# Work task A
Translate into Spanish this sentence from the article on Pope Francis's trip to Africa: "The importance of Africa to the Catholic Church can be summed up in a word — growth."
# Work task B
Duplicate everything in the article on Pope Francis's trip to Africa from "Africa has the" down to "for Applied Research.".

# Text for analysis
◇ ◇ ◇ ◇ ◇
Thinking about Africa, Pope Francis: While seeing through eyes of BBC and The New York Times

In my opinion, the world’s two most powerful and influential news outlets are the BBC and The New York Times.

Needless to say, both of these news organizations have offered coverage of Pope Francis and his latest visit to Africa. It’s interesting to note some consistent thin spots — doctrine-shaped holes, really — in the background coverage explaining why this trip matters so much, in terms of certain demographic realities in the modern Roman Catholic Church.

Consider this crucial passage in the BBC advance feature that ran with this headline: “Pope Francis in Africa: Is the continent the Catholic Church's great hope?” This three-nation trip to Africa will be:

… his fourth visit to the continent since he became the head of the Roman Catholic Church in 2013, compared to the two his predecessor, Pope Benedict XVI, made during his eight-year papacy. 

The importance of Africa to the Catholic Church can be summed up in a word — growth. 

Africa has the fastest growing Catholic population in the world, while Western Europe, once regarded as the heartland of Christianity, has become one of the world's most secular regions, according to the US-based Pew Research Center. And many of those who do identify themselves as Christian in Western Europe do not regularly attend church.

Here is a stunner of a statistic, care of the Center for Applied Research.

Start here. The number of Catholics in the world increased by 57% to 1.2 billion, between 1980 and 2012. However, growth in Europe was just 6%. Frankly, I am surprised to hear that Catholic numbers rose in Europe at all. I would be interesting to see a comparison of Western and Eastern European nations.

Meanwhile, the Catholic population rose 283% in Africa.

So why is that happening? Thinking like a religion writer, the first things that leap into my mind are (1) African Catholics are having more babies and (b) they are making more converts. Both of those factors have major doctrinal components in the post-Vatican II Catholic world. You could also note that the African church is raising up many more priests than the somewhat frozen European churches.

The BBC team, I think it’s safe to say, saw zero doctrinal component in the African church’s growth.
◇ ◇ ◇ ◇ ◇
# Extracted data
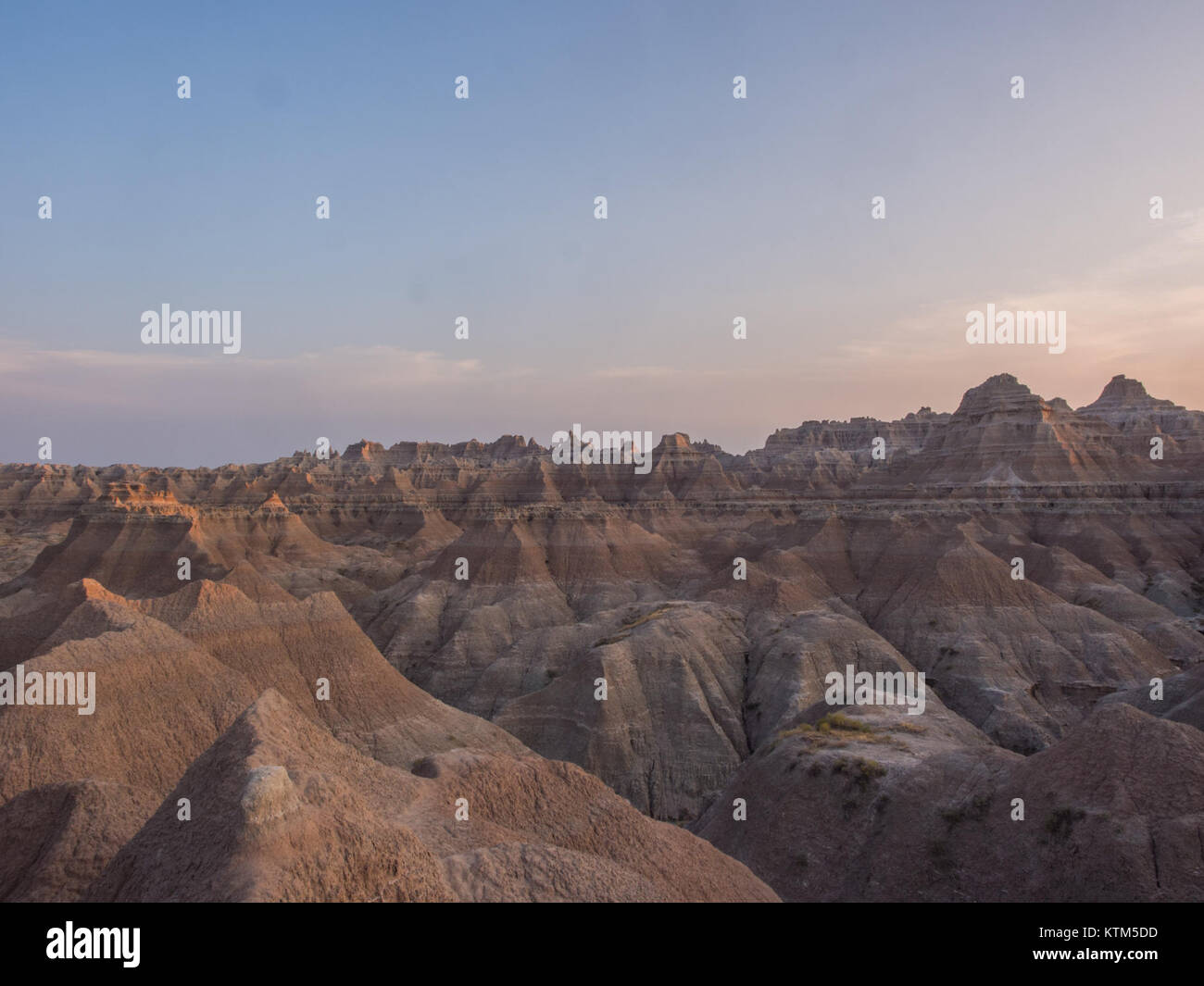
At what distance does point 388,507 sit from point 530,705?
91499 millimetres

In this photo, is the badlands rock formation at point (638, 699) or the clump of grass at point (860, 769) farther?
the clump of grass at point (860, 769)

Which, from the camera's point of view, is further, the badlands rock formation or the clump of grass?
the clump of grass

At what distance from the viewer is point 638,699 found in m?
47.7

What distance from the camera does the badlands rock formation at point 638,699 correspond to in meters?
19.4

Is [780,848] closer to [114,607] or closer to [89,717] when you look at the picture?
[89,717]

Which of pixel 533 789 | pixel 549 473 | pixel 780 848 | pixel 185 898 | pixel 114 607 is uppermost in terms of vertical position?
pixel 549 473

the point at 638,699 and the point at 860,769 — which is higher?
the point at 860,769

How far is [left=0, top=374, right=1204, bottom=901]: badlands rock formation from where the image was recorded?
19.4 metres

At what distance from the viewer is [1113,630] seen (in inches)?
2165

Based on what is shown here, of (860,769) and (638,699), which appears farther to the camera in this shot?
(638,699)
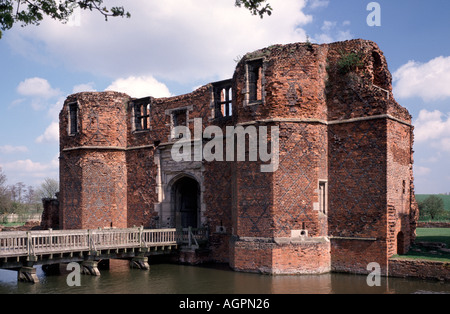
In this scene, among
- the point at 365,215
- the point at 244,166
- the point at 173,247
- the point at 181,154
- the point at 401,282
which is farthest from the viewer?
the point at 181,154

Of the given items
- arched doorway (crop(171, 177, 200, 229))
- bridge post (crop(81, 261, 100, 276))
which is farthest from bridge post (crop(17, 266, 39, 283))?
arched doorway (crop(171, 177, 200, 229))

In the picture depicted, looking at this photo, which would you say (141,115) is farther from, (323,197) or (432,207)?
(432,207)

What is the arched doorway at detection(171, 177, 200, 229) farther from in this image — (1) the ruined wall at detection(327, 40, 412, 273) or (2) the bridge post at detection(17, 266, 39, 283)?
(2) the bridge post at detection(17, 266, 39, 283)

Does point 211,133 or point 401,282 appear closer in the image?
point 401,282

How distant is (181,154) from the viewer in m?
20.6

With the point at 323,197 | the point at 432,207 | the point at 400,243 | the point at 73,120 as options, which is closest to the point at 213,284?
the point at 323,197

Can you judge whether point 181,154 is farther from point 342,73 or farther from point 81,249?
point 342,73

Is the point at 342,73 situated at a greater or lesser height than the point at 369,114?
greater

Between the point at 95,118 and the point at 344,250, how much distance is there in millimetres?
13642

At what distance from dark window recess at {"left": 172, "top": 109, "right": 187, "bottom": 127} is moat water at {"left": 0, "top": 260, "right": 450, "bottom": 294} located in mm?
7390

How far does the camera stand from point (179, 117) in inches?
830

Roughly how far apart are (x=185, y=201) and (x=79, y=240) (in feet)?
◇ ◇ ◇ ◇ ◇
# Answer area A
La importancia de África para la Iglesia católica puede resumirse en una palabra: crecimiento.

# Answer area B
Africa has the fastest growing Catholic population in the world, while Western Europe, once regarded as the heartland of Christianity, has become one of the world's most secular regions, according to the US-based Pew Research Center. And many of those who do identify themselves as Christian in Western Europe do not regularly attend church.

Here is a stunner of a statistic, care of the Center for Applied Research.